Answer these questions about the email on 8.3 versus 8.2 testing below.
1. How many records did the table used for the sysbench oltp test hold?
2. On what date was the original message sent?
3. According to the numbered point quoted at the end, how much slower was 8.3 than 8.2.6 in general?

» **Passage provided**

☆ ☆ ☆ ☆ ☆ ☆ ☆

Yes, they are ints. To (somewhat) check your guess on the role of the hash aggregation speed, I just ran oltp test from sysbench (http://sysbench.sourceforge.net/docs/#database_mode) on a table with 1mln of records. That test uses pretty simple queries (that do not use aggregation) and 8.3 showed about the same performance as 8.2 (strictly speaking 8.3 was about 1-2% slower, but not 10-15% like on my query).

I'm curious if that new hash aggregation algorithm was put in 8.3 with the performance increase as a goal or it was simply a required change to support some other new feature of 8.3? Right now the switch from 8.2 to 8.3 doesn't seems a favorable step for the type of application that we have...

-- vlad

----- Original Message ----- From: "Tom Lane" <tgl@xxxxxxxxxxxxx>
To: "Vlad" <marchenko@xxxxxxxxx>
Cc: "PG-General" <pgsql-general@xxxxxxxxxxxxxx>
Sent: Monday, January 28, 2008 9:13 PM
Subject: Re:  8.3RC2 vs 8.2.6 testing results


Vlad <marchenko@xxxxxxxxx> writes:
2. We ran several tests and found 8.3 generally 10% slower than 8.2.6.

☆ ☆ ☆ ☆ ☆ ☆ ☆

» **Data excerpts**

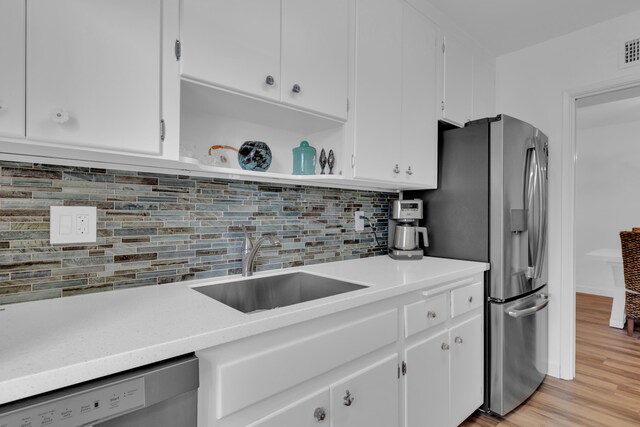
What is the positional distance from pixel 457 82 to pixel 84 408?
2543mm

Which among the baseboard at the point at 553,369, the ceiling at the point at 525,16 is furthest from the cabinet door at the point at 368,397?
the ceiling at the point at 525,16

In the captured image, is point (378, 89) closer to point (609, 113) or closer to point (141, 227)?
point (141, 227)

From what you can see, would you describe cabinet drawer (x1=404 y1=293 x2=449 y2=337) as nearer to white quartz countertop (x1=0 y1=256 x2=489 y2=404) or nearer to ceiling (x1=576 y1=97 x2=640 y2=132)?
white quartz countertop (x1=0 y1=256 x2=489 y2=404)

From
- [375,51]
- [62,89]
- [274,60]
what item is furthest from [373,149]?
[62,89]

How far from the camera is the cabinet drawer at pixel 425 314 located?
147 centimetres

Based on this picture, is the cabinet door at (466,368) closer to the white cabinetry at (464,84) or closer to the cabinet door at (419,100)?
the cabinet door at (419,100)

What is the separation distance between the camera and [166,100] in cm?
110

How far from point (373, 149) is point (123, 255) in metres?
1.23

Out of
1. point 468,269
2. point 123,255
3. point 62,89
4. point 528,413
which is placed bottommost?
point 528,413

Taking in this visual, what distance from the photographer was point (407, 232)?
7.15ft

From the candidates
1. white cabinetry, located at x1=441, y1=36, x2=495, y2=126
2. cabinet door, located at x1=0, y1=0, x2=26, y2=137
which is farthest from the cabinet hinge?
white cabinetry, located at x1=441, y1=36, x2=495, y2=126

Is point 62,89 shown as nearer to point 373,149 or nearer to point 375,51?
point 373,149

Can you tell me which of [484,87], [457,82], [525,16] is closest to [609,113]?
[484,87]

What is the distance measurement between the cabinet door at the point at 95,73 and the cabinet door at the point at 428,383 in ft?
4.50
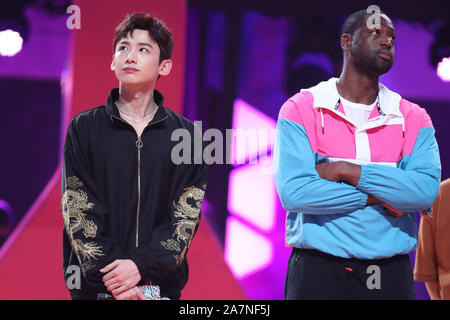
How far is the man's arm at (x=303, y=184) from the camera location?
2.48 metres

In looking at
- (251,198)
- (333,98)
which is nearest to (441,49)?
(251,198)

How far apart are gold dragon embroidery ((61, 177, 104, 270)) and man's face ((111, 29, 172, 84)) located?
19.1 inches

☆ ☆ ☆ ☆ ☆ ☆ ☆

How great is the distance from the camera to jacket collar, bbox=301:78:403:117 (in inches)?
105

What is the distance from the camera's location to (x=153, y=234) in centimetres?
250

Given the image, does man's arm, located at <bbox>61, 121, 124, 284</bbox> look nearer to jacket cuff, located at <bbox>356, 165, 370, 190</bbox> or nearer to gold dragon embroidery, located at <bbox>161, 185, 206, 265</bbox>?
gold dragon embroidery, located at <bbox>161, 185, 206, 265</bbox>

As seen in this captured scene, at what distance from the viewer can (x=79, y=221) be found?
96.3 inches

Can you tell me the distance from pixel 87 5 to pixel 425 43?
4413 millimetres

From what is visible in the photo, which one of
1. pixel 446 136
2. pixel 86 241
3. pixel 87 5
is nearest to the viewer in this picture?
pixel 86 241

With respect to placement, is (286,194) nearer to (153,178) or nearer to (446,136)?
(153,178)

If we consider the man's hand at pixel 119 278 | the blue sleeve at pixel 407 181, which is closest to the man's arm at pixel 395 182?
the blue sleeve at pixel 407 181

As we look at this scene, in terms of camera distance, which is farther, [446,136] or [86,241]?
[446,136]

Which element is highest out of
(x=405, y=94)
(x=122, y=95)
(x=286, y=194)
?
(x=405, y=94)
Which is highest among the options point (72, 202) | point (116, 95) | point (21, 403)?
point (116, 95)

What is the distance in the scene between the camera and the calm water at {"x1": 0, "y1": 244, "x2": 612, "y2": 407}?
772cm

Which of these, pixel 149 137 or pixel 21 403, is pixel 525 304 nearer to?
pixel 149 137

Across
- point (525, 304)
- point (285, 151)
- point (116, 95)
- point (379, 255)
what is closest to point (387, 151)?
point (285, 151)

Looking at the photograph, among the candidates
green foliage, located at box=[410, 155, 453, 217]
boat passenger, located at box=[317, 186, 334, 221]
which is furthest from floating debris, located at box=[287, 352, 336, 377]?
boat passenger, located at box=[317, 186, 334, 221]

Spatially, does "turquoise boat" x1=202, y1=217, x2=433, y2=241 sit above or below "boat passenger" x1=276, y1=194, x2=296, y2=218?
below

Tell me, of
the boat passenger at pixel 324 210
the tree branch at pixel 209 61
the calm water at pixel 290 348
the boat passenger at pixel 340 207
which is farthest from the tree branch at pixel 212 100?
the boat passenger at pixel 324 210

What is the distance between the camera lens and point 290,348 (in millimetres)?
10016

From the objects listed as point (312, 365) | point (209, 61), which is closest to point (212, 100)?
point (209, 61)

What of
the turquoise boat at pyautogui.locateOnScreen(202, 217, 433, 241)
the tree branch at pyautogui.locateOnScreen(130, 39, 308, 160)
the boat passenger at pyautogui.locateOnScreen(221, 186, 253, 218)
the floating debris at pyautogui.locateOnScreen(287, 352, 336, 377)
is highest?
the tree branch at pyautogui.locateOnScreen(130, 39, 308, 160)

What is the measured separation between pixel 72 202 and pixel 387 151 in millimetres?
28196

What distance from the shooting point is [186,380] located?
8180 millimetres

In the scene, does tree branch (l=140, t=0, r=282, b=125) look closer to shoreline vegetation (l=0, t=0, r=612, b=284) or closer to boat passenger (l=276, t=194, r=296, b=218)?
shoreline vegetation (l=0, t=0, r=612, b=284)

☆ ☆ ☆ ☆ ☆ ☆ ☆

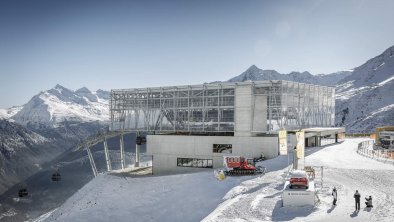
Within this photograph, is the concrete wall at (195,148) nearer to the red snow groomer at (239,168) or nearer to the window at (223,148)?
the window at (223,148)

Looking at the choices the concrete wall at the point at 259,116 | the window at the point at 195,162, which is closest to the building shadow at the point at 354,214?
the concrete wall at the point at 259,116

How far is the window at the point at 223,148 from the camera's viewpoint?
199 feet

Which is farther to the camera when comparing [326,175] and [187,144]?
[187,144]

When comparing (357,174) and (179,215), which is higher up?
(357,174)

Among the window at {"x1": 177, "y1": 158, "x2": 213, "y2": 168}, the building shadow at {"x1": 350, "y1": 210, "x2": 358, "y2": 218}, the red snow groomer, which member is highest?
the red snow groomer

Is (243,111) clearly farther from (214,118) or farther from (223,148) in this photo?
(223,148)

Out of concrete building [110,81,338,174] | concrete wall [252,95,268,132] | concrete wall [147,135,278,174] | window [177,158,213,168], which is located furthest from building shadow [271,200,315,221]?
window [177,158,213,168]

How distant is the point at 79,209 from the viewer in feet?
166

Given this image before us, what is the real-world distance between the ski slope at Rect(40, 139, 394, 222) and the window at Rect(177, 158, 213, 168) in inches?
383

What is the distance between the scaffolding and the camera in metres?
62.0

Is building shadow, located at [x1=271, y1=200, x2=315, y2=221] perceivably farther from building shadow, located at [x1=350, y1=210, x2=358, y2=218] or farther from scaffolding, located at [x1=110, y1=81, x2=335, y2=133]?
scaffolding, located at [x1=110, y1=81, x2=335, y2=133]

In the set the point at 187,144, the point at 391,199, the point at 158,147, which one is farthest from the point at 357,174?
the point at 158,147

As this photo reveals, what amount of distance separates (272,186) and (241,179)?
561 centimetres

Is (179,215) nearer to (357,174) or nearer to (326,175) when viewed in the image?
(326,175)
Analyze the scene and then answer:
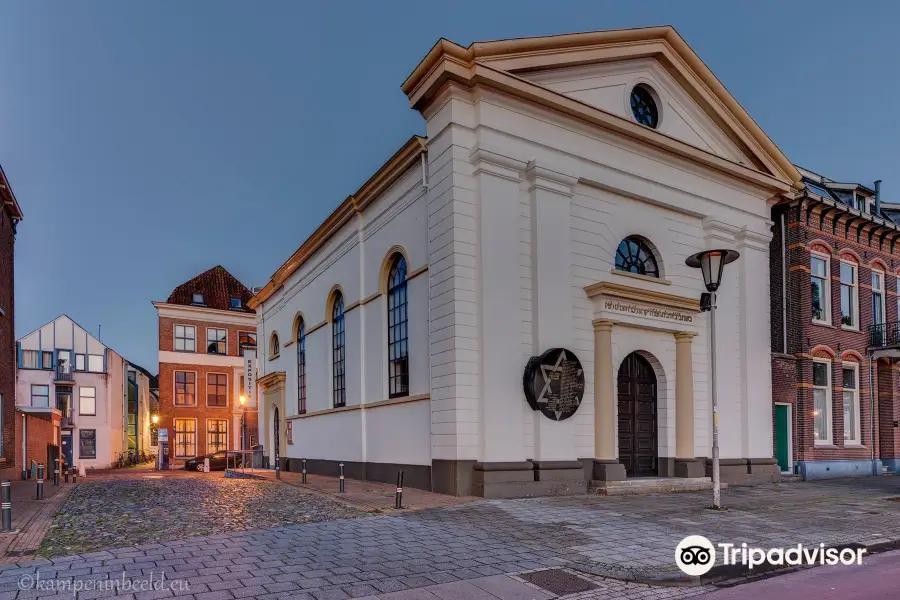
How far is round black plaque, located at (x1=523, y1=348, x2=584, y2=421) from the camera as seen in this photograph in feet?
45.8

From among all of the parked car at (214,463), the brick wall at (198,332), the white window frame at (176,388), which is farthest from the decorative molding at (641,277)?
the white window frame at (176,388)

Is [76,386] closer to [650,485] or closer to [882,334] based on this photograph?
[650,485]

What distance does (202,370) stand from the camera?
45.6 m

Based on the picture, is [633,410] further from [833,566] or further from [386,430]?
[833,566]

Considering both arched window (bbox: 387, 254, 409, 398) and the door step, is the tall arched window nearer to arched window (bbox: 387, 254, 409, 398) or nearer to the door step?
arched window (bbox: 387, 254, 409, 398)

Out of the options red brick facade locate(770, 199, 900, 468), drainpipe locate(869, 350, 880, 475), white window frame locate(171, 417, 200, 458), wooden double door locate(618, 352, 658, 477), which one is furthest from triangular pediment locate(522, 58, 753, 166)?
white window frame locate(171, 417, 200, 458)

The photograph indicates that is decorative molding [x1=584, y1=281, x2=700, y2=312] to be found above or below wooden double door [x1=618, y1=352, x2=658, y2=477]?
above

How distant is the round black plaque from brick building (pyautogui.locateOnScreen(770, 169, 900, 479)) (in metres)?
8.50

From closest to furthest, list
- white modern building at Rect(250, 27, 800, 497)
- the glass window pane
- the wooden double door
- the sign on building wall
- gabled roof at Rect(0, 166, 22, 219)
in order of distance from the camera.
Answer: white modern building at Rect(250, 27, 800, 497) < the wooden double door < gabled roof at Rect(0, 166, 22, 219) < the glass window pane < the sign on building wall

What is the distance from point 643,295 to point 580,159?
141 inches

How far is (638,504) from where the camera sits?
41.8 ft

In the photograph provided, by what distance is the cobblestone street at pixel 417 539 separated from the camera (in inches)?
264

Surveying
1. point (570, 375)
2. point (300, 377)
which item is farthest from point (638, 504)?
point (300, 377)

☆ ☆ ☆ ☆ ☆ ☆ ☆

» **Complete output**
1. One million records.
2. Monday, January 28, 2008.
3. About 10% slower.